The only other issue I had was the Maitlands. I long suspected (decades) that a BJ sequel would unavoidably  suffer without Babs and Adam...and it does. The absence is palpable and the film doesn't help itself brushing past them in literal nanoseconds. The Maitland issue needed a proper scene. One that could have been furnished if we didn't have to spend time watching Delores amble down empty hallways.
 
 
Anyway, I still liked it, and feel like it is one of Burton's better recent outings. He doesn't have a lot of wins, If anything I'm just glad that this movie is a bonafied financial blockbuster having already smoked it's budget in the first weekend.

Tue, 10 Sep 2024, 09:41 #128 Last Edit: Tue, 10 Sep 2024, 09:45 by The Dark Knight
Fair comments, GK. I know how excited you were about this. I'm happy about the financial side of things as well. For all my issues about some of the sequel's narrative choices, you can't deny it's a legitimate continuation. The original director, composer, cast and locations all return.

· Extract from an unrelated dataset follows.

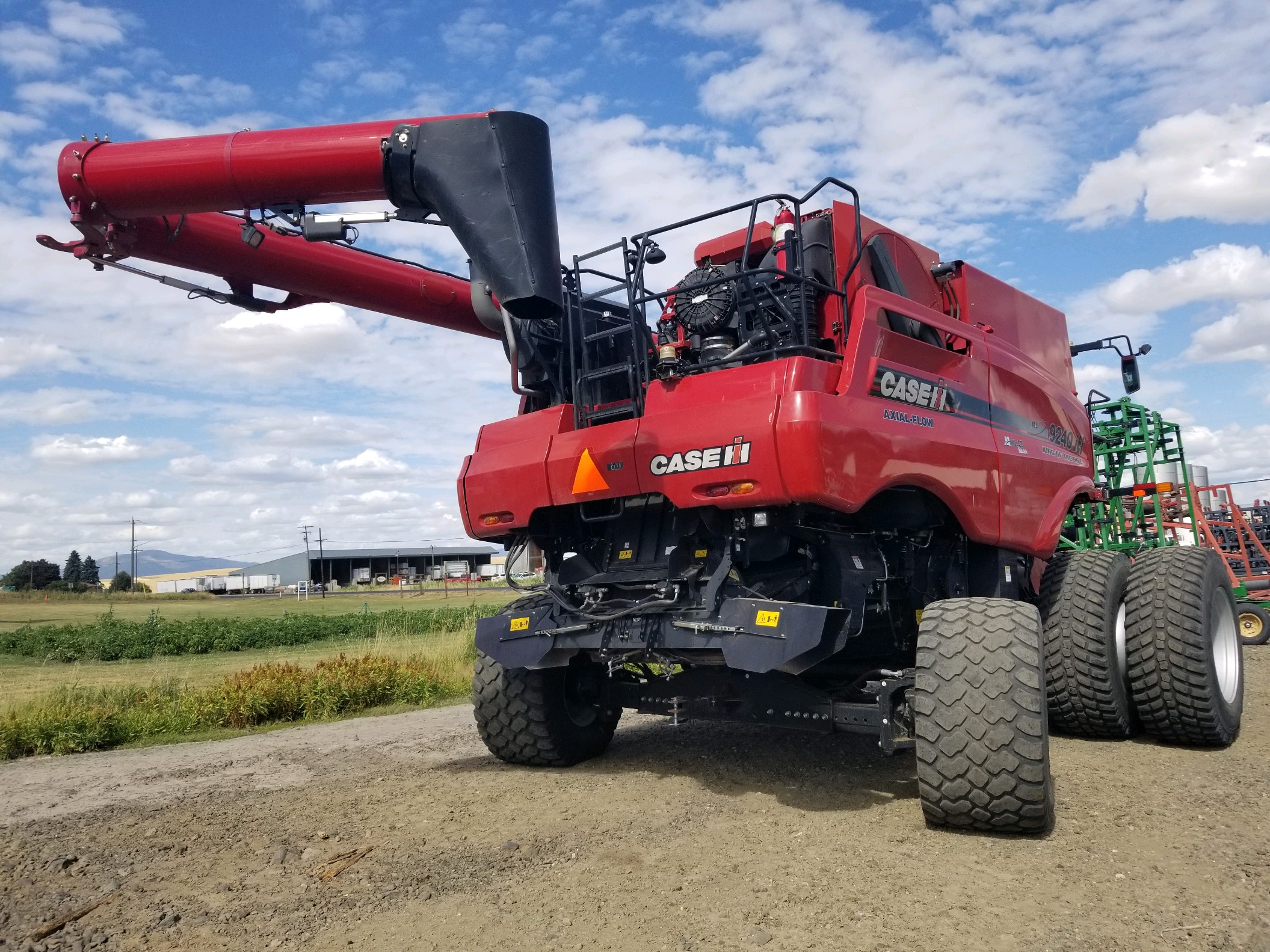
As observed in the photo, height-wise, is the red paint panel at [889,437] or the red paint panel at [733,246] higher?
the red paint panel at [733,246]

Quote from: The Dark Knight on Fri, 10 Mar  2023, 08:18I like it but I'm not a devout fan of the first movie.
I am now. Rewatching it again and seeing the sequel has made me love that first movie like never before. I don't hate Keatonjuice II but it nonetheless brought the first film's strengths into focus even more. I appreciate not just the concept but the way it's paced and made just as much. The films we grew up with were genuinely good and it wasn't all rose tinted glasses.

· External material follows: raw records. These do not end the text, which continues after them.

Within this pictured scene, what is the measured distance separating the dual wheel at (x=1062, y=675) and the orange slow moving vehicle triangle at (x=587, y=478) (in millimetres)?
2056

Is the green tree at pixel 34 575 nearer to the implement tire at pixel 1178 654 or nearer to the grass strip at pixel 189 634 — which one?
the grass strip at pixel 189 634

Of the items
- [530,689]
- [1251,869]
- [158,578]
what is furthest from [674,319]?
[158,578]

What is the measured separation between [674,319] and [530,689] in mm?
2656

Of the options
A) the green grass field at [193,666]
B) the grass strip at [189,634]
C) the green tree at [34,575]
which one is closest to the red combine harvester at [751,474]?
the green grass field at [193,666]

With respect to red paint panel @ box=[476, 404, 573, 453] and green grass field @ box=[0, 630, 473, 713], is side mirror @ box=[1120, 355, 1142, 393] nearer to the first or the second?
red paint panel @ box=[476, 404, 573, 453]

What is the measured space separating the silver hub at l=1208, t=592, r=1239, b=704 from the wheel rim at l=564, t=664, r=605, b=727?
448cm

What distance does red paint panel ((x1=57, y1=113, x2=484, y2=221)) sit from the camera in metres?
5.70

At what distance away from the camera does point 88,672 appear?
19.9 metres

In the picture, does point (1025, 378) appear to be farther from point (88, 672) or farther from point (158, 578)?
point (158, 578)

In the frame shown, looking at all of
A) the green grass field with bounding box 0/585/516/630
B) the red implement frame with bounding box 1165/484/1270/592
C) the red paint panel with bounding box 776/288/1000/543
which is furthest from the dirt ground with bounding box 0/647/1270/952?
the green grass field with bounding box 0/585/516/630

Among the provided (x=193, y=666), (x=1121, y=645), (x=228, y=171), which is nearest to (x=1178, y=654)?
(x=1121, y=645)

The attic and the Winter River miniature feels something like the visitor centre from Jurassic Park in terms of a nostalgic blanket. Seeing it again was beautifully sad to me, especially when Lydia went up there alone. I had chills throughout that whole scene, starting from when Lydia begins walking up the steps. Knowing the Maitlands used to stand right there but they've since moved on, and that place has been silent a long, long time.


I checked this out several weeks ago, and "Beetlejuice Beetlejuice" was decent enough I guess, but it came across like two-three different scripts of a Beetlejuice sequel all mashed into one.

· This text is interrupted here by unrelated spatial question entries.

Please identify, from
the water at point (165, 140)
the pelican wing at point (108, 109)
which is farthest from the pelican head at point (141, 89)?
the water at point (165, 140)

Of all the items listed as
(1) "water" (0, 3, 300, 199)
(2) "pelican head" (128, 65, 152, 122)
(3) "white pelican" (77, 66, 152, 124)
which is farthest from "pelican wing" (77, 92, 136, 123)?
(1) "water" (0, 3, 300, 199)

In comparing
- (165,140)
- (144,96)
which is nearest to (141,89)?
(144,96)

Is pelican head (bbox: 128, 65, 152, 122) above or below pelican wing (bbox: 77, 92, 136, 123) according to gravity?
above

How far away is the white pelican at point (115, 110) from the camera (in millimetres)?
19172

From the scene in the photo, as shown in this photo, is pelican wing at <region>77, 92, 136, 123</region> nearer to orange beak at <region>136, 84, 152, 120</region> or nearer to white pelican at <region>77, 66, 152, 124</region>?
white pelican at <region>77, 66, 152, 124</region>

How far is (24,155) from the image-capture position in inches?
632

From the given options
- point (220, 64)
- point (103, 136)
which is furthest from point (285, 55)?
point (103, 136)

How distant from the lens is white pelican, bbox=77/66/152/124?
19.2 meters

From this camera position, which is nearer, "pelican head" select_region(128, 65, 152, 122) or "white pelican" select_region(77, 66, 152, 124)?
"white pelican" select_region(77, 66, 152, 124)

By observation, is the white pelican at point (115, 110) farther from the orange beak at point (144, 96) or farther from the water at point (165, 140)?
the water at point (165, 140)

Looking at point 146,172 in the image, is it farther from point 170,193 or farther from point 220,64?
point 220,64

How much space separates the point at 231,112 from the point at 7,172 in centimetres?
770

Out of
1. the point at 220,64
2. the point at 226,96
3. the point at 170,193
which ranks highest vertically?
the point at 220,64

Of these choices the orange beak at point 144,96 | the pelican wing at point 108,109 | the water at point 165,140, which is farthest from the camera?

There's enough to like about it, but it's pretty much 'sequences within the film' that will be memorable for some, and not the entirety of the movie itself. As it's way too many characters, and way too many subplots for the film to really hold up on it's own. Truthfully, with so many characters/subplots, "Beetlejuice Beetlejuice" might have greatly benefited as a HBO Max (or isn't it just Max now? lol) series, rather than a movie. Though, it's perfectly understandable Tim Burton wanting to make a sequel movie, over another series. I prefer movies myself, but as is, it's a bit too cluttered. "Ghostbusters Frozen Empire" suffered from the same exact problem. A little too ambitious for the allotted running time. With both resulting in being undoubtedly cluttered, but still managing to have moments of fun.

Personally, I was kinda surprised just how much the character of Charles Deetz actually appears/referenced throughout the entire film. Kinda figured it would've been addressed, and then quickly moved on from, but no. Not really. Considering the actor's real life detestable issues, that would have been the expected route to take, but Burton, apparently, made some sort of compromise and it is what it is.

I liked seeing Willem Dafoe, but he's another one of those characters where if he was completely omitted, I don't honestly think you would lose all that much, and as much as I liked seeing the lovely Monica Bellucci in this as Beetlejuice's ex-wife, Delores, it's the same thing. If had been some plan for a trilogy, Delores could have easily been saved for the third film (perhaps retaining the flashback scene with her and juice, but that's about it), which like Dafoe, would have helped with the overstuffed amount of subplots and characters.

Despite my thoughts that the film came no where near the original, and is decent/OK, I'm glad it's having success at the box office. To be perfectly honest, it's somewhat surprising to see that Keaton's return as Beetlejuice is having much more impact than his return as Batman just last year, but admittedly, Keaton's return as Batman was incredibly mismanaged by Warners.


"Imagination is a quality given a man to compensate him for what he is not, and a sense of humour was provided to console him for what he is."